Neuroimage. 2015 Feb 15;107:289-310. doi: 10.1016/j.neuroimage.2014.12.025. Epub 2014 Dec 17.
The standard analysis approach in neuroimaging genetics studies is the mass-univariate linear modeling (MULM) approach. From a statistical view, however, this approach is disadvantageous, as it is computationally intensive, cannot account for complex multivariate relationships, and has to be corrected for multiple testing. In contrast, multivariate methods offer the opportunity to include combined information from multiple variants to discover meaningful associations between genetic and brain imaging data. We assessed three multivariate techniques, partial least squares correlation (PLSC), sparse canonical correlation analysis (sparse CCA) and Bayesian inter-battery factor analysis (Bayesian IBFA), with respect to their ability to detect multivariate genotype-phenotype associations. Our goal was to systematically compare these three approaches with respect to their performance and to assess their suitability for high-dimensional and multi-collinearly dependent data as is the case in neuroimaging genetics studies. In a series of simulations using both linearly independent and multi-collinear data, we show that sparse CCA and PLSC are suitable even for very high-dimensional collinear imaging data sets. Among those two, the predictive power was higher for sparse CCA when voxel numbers were below 400 times sample size and candidate SNPs were considered. Accordingly, we recommend Sparse CCA for candidate phenotype, candidate SNP studies. When voxel numbers exceeded 500 times sample size, the predictive power was the highest for PLSC. Therefore, PLSC can be considered a promising technique for multivariate modeling of high-dimensional brain-SNP-associations. In contrast, Bayesian IBFA cannot be recommended, since additional post-processing steps were necessary to detect causal relations. To verify the applicability of sparse CCA and PLSC, we applied them to an experimental imaging genetics data set provided for us. Most importantly, application of both methods replicated the findings of this data set.
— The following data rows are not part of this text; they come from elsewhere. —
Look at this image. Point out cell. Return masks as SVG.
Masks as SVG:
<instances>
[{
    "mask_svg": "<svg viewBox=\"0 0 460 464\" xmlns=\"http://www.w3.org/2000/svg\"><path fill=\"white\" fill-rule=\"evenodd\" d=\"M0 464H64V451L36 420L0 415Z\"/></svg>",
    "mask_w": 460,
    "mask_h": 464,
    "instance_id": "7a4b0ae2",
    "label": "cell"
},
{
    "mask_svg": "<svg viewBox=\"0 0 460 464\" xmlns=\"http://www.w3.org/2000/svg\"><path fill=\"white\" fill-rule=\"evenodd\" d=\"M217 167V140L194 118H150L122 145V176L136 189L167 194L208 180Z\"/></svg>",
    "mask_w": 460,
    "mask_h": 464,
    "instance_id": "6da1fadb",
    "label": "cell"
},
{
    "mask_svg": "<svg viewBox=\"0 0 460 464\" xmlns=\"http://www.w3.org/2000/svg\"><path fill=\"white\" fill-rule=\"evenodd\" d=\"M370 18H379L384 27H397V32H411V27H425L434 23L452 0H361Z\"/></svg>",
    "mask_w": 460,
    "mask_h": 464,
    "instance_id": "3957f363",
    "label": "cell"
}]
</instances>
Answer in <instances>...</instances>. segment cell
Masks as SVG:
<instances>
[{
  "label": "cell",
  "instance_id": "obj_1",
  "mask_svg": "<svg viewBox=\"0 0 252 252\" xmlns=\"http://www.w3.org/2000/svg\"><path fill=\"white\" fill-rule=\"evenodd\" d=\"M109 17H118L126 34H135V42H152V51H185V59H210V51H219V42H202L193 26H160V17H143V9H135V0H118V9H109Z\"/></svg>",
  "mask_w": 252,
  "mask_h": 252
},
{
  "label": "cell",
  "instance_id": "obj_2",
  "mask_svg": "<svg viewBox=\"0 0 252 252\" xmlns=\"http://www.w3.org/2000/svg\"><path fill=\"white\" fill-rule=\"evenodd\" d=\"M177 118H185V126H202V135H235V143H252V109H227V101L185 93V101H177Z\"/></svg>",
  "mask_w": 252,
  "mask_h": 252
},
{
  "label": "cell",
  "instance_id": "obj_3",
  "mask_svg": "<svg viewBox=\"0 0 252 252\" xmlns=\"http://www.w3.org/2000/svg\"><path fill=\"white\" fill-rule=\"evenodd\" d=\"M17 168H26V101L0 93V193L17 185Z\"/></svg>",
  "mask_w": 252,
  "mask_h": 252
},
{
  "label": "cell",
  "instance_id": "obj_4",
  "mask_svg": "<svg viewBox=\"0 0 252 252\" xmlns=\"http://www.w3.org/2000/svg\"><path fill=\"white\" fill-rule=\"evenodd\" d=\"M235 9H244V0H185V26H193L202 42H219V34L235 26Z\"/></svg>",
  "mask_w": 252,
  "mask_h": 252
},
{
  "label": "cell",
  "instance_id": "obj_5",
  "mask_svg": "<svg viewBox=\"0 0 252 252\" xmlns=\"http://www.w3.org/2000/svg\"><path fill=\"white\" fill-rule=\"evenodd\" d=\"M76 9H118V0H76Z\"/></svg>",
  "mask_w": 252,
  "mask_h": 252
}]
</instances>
神经影像遗传学研究中的标准分析方法是单变量线性建模(MULM)方法。然而,从统计学角度来看,这种方法存在劣势,因为它计算量很大,无法考虑复杂的多变量关系,并且必须针对多重检验进行校正。相比之下,多变量方法提供了整合多个变异体的综合信息以发现遗传数据与脑成像数据之间有意义关联的机会。我们评估了三种多变量技术,即偏最小二乘相关分析(PLSC)、稀疏典型相关分析(稀疏CCA)和贝叶斯电池间因子分析(贝叶斯IBFA),考察它们检测多变量基因型-表型关联的能力。我们的目标是系统比较这三种方法的性能,并评估它们对神经影像遗传学研究中出现的高维和多重共线性相关数据的适用性。在一系列使用线性独立数据和多重共线数据的模拟中,我们表明稀疏CCA和PLSC即使对于非常高维的共线成像数据集也适用。在这两种方法中,当体素数量低于样本量的400倍且考虑候选单核苷酸多态性(SNP)时,稀疏CCA的预测能力更高。因此,对于候选表型、候选SNP研究,我们推荐使用稀疏CCA。当体素数量超过样本量的500倍时,PLSC的预测能力最高。因此,PLSC可被视为一种用于高维脑-SNP关联多变量建模的有前景的技术。相比之下,贝叶斯IBFA不推荐使用,因为需要额外的后处理步骤来检测因果关系。为了验证稀疏CCA和PLSC的适用性,我们将它们应用于为我们提供的一个实验性影像遗传学数据集。最重要的是,这两种方法的应用都重复了该数据集的研究结果。